Hi am looking for some help
I have a Diagonal line drawn on a picture box on my forum and i need to know if the user has clicked the line
I have the Start point and End Point of the Line and the mouse x,y location
So i basically need to find out if the x,y of the mouse is on the line.
can anyone help?
Thanks
Example: Line Start point (A) is (0, 0), END point (B) is (10, 5).
Slope of line is therefore:
m(slope) = (y2 - y1) / (x2 - x1)
= (5 - 0) / (10 - 0)
= 5 / 10
= 0.5
To check if your point(x,y) (C) is on the line it must have the same slope from A->C and C->B. so do the same calculation again. Say point is (4, 2)
m(AC) = (2 - 0) / (4 - 0)
= 2 / 4
= 0.5
m(CB) = (5 - 2) / (10 - 4)
= 3 / 6
= 0.5
Therefore this point would be on line AB.
If point was (20, 10)
m(AC) = (10 - 0) / (20 - 0)
= 10 / 20
= 0.5
However:
m(CB) = (5 - 10) / (10 - 20)
= -5 / -10
= -0.5
Similarly if point was (2, 2)
m(AC) = (2 - 0) / (2 - 0)
= 2 / 2
= 1
m(CB) = (5 - 2) / (10 - 2)
= 3 / 8
= 0.375
So for a point to be on a line m(AB) == m(AC) == m(CB)
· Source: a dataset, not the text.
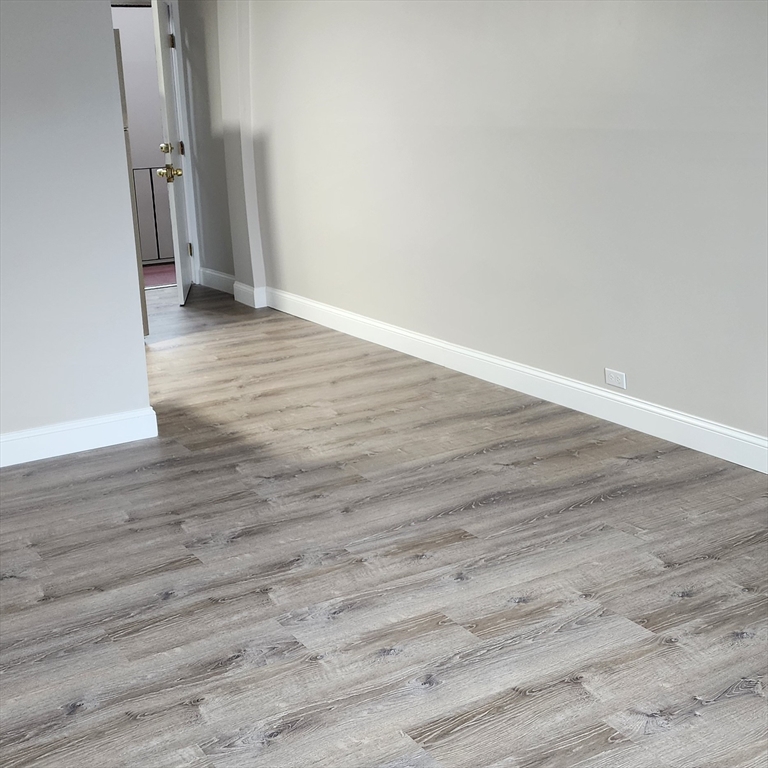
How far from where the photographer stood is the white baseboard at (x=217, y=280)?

You may have a bit of work arounds to perform as you may not be able to get decimal values, and your line may be more than one pixel in width, but these basic principles should see you through.
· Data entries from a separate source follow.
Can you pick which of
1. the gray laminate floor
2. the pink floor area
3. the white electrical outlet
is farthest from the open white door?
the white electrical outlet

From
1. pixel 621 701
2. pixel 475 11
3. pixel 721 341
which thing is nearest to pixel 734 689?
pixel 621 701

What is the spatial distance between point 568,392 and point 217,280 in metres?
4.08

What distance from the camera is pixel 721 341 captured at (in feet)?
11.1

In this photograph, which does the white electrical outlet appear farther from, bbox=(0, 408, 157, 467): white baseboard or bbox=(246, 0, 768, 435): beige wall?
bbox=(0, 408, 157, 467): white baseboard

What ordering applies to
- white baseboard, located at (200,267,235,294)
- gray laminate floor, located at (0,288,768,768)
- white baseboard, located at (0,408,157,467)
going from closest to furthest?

Given two points, (2,4) and (-1,-2) determine the slope intercept form of the line.
1. Determine the slope
y1-y2 4-(-2) 6
----- = ------= --- = 2 = M
x1-x2 2-(-1) 3
2. To slope intercept form using one of the original points and slope from above.
(y - y1) = m(x - x1)
(y - 4) = 2(x - 2)
y - 4 = 2x - 4
y = 2x + 0 (0 is y intercept)
y = 2x (y = 2x + 0) is in slope intercept form
3. To determine if a point lies on the line, plug and chug with the new point.
new point (1,2) does y = 2x? 2 = 2(1) = true so (1,2) is on the line.
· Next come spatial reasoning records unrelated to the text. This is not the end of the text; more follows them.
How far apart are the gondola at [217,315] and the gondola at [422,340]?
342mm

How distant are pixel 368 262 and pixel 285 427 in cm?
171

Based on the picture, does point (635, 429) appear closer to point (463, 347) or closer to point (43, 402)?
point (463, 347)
new point (2,2) does y = 2x? 2 = 2(2) = false so (2,2) is not on the line.
In your original problem you said line, but I think you might mean line segment. If you mean the latter you will also need to verify that the new x and y are within the bounds of the given segment.
The code will look something like this
Dim pta As Point = New Point(2, 4)
Dim ptb As Point = New Point(-1, -2)
Dim M As Double
If pta.X - ptb.X <> 0 Then
M = (pta.Y - ptb.Y) / (pta.X - ptb.X)
End If
'(y - pta.y) = M(x - pta.x)
'y - pta.y = Mx - m(pta.x)
'y = Mx - M(pta.x) + pta.y
Dim yIntercept As Double = (-M * pta.X) + pta.Y
Dim ptN1 As Point = New Point(1, 2)
Dim ptN2 As Point = New Point(2, 2)
If ptN1.Y = (M * (ptN1.X)) + yIntercept Then
Stop
Else
Stop
End If
If ptN2.Y = (M * (ptN2.X)) + yIntercept Then
Stop
Else
Stop
End If